Ten days after joining the company, Parekh began a structured review of Infosys’ clientele, service offerings and market opportunities. He laid out a plan based on the results of the review during the April earnings. Parekh decided to scale the company’s digital services segment, which contributed to more than one-fourth of the earnings. By 2022 results, the digital services business had grown to more than 59 per cent, which was an increase of 51.5 per cent from the previous year.
Infosys’ annual revenue growth, Source: Statista
During the 2018 earnings, Parekh stated that he was focused on upskilling employees, using AI and automation to bump up productivity, building training centres and delivery centres across the US, and expanding local hiring. To this end, Infosys ended up hiring more than 4,000 people in the US within the next 18 months. During his tenure, the company upped its cash allocation to shareholders from 70 per cent of its cash-free flow to 85 per cent in 2019, which became effective from 2020 onwards.
Unlike the bombastic Sikka, Parekh openly stated that he intended to make Infosys more ‘boring’ during his tenure. Right from the beginning, Parekh proved he was anything but boring. Ten months after coming into power, the company went on a spree of acquisitions, buying Salesforce consultancy firm Fluido and Seattle-based award-winning creative company WongDoody. Clearly, being ‘boring’ to Parekh did not mean becoming irrelevant. Instead, his main aim was to make Infosys more relevant to its clients.
Instead of jumping the gun, Parekh honestly stated that only the next five to seven years would show if Infosys’ stability would stick.
Parekh also enjoyed an easy rapport with the founders. Chairman Nandan Nilekani praised Parekh’s leadership, saying, “Infosys was boring again, and that is a good thing.” Parekh reportedly also had Murthy’s stamp of approval, with quick chats between the two becoming the norm.
The total annual revenue of the company grew from Rs 73,715 crore in 2018 to Rs 1,23,936 crore in 2022, and net profit grew from Rs 16,029 crore to Rs 22,112 crore.
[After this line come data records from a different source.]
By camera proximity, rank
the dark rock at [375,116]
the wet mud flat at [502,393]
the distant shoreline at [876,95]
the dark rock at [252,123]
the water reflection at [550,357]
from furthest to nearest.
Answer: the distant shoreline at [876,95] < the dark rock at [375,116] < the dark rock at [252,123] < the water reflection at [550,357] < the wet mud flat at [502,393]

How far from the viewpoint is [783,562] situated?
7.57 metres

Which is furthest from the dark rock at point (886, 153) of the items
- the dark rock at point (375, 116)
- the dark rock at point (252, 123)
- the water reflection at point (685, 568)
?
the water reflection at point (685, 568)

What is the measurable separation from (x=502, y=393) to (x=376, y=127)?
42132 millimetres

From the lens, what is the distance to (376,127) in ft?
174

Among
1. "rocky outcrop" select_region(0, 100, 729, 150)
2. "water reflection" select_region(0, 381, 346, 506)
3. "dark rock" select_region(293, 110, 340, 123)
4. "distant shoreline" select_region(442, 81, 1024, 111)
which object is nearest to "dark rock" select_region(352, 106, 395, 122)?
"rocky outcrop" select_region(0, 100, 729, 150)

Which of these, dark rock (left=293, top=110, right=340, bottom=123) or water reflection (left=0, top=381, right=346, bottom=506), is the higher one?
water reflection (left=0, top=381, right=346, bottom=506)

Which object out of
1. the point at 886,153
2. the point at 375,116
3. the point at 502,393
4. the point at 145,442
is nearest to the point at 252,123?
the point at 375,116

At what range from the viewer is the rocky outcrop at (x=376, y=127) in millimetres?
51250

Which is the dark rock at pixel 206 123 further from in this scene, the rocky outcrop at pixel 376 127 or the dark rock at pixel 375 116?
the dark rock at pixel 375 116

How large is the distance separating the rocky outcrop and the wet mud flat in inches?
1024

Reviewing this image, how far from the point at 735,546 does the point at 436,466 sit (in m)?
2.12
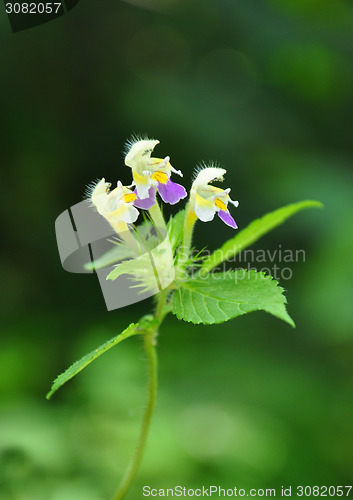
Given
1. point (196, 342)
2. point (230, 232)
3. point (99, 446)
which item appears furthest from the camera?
point (230, 232)

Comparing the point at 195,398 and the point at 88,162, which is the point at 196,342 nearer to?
the point at 195,398

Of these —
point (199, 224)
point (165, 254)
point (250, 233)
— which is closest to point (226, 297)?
point (165, 254)

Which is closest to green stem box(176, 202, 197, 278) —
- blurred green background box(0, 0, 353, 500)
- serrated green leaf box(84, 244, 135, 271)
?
serrated green leaf box(84, 244, 135, 271)

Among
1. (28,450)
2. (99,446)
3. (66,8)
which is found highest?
(66,8)

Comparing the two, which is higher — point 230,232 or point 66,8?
point 66,8

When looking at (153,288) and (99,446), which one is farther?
(99,446)

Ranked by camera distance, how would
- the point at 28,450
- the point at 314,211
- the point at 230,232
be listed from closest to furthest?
the point at 28,450, the point at 314,211, the point at 230,232

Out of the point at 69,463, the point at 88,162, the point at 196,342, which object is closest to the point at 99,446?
the point at 69,463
According to an ET report, barring the fourth quarter March results that caused the company’s stock to fall, the Bengaluru-based IT major’s average stock price has gone up by more than twice from when Parekh came in – Rs 1,053 in 2018 to Rs 2,121 in January 2022.
Even with his focus on energising the core, Parekh has embraced analytics, cloud (the company has built strong partnerships with hyperscalers like Google Cloud, AWS and Microsoft Azure), and AI, as well as blockchain, which is used to track data in payments for their financial services. He emphasised on the role of Infosys’ cloud platform Cobalt in pushing cloud transformation across the financial services industry. The company also launched its metaverse foundry in February this year to help onboard organisations onto the metaverse.
The company has given guidance for revenue growth between 13 to 15 per cent for FY 2023 after it reported a decline of 2.1 per cent in net profit from the previous quarter. It is telling that in spite of the lowered guidance and slowed down growth, rating agencies like Motilal Oswal Financial Services stuck to the ‘Buy’ rating and noted that Infosys would benefit from its capabilities in digital and cloud transformation.
Parekh had himself reiterated a similar sentiment during the March earnings, saying that the company could lean on its digital and cloud capability, as there was still a lot of work to be done in this area. Despite the inflation pressures, growing demand for labour, and a downturn in market sentiment, Infosys’ ‘lowered’ guidance was still far ahead of the market. As understated as Parekh is, one thing is clear – he knows exactly what he wants.